Sunday, 19 January 2014
Nights by a Highland Lake: Part 2
The lake says nothing. Nor do
the trees, the birds, the mountain. Even the sky is quiet, showing the sun to
bed; the moon and stars to their posts.
![]() |
[Early evening at Lake Myrtle, with Mt Rogoona behind] |
We fuss around getting
comfortable, as you must in a tent, before the silence begins to settle on us
as well. It is a profound thing to be horizontal and quiet in such stillness.
We surface slowly in the
morning; taking our time over breakfast; enjoying the superb scene from the
campsite. It is calm and lightly overcast, a perfect morning for walking … and
for sandflies. They hover around us in increasing numbers. We don’t have the
terror of them that we would in New Zealand, as we’ve not known them to be
nearly as fierce in Tasmania. But they are enough of a nuisance to get us
thinking about moving.
Our recovery from the
previous day’s walk has been good. Although we’re not rushing to heed Mt
Rogoona’s “here am I, climb me!” siren call, my optimism is chattering away
inside my head over breakfast. Lynne’s is less vocal. She feels good, but a
pre-existing knee niggle is lurking.
We decide to go for “a bit of
a wander towards” Rogoona. To me that’s code for getting to the top, but I
don’t want to push it. We ascend the saddle between Lakes Myrtle and Lake
Meston, taking our time, finding much to distract us, from flowering berries to a
quickly-disappearing tiger snake.
![]() |
At the saddle a cairn marks
our turnoff. Once off track I’m prepared to follow my nose.
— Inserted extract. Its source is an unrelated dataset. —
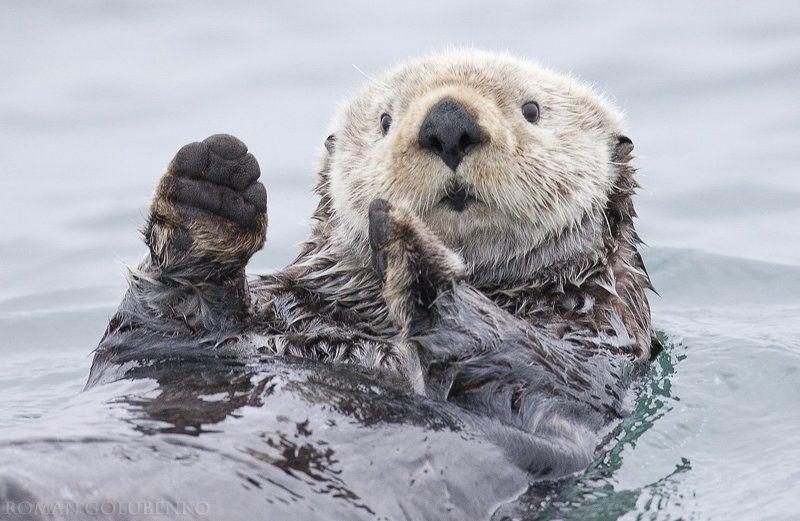 А вчера я поймал вот такую рыбину! / Yesterday I caught a fish thiiis big! - Otter. Alaskaphoto preview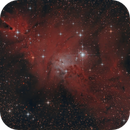 NGC2264 - Cone nebula,                                mirco caffelli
This is my third
time on the mountain, and the weather and destination are both clear enough.
But we find large and obvious rock cairns on our route, and start to lock onto
these. I relate to Lynne my tenuous faith in cairns: they may only tell us
where somebody else was when they were lost. But being a newbie off-track
walker she’s ready to see them as signposts.
![]() |
[Pool with pencil pines near Mt Rogoona] |
We slow down as the cairns
become sparser and the going a little rougher. Our pace is slow, and we seem to
spend as much time searching for cairns as actually walking. My for-once-clear
memory of the ascent of Rogoona is that it is quite drawn out. And at the top
I’m almost sure there’s one of those “oh no … surely not!” extra little
scrambles. We reach a high point and sit down for a break. It turns into lunch,
and quickly thereafter into our turn-around point. Lynne’s been doing the maths
– with an increasingly sore knee in mind – and she realises it’ll be many hours
before we get to the summit and back.
![]() |
[An earlier summit trip, Mt Rogoona with Lk Myrtle below] |
I’ve been to the top of
Rogoona twice in recent years, so I’m only disappointed that Lynne won’t get to
see that wonderful view. On the other hand it’s starting to cloud over again,
so we’re not even assured of a view. I make one condition for my surrender: we
won’t return via cairns. We’ll take what I’ve always called “the pretty way”. Family
legend is that as a young child I used to nag my father to drive home via
waterfalls or forested gullies. “Can we go the pretty way Dad??” Some things
never change.
By going the pretty way and
abandoning cairns we’re soon reaping rewards. The rocky, undulating flanks of
Rogoona have been scoured and scooped during the ice ages. At intervals this
has resulted in small pools, some fringed with pencil pines.
![]() |
[Signs of hope: young pencil pines, Mt Rogoona] |
For the next hour or more
summits, cairns and knees are forgotten as we slowly wander from pool to pool. If
we’re “lost”, it’s only in wonder. Each pencil pine discovery is like a significant
find. Many hundreds of pines were killed by the 1980s fire in this area alone.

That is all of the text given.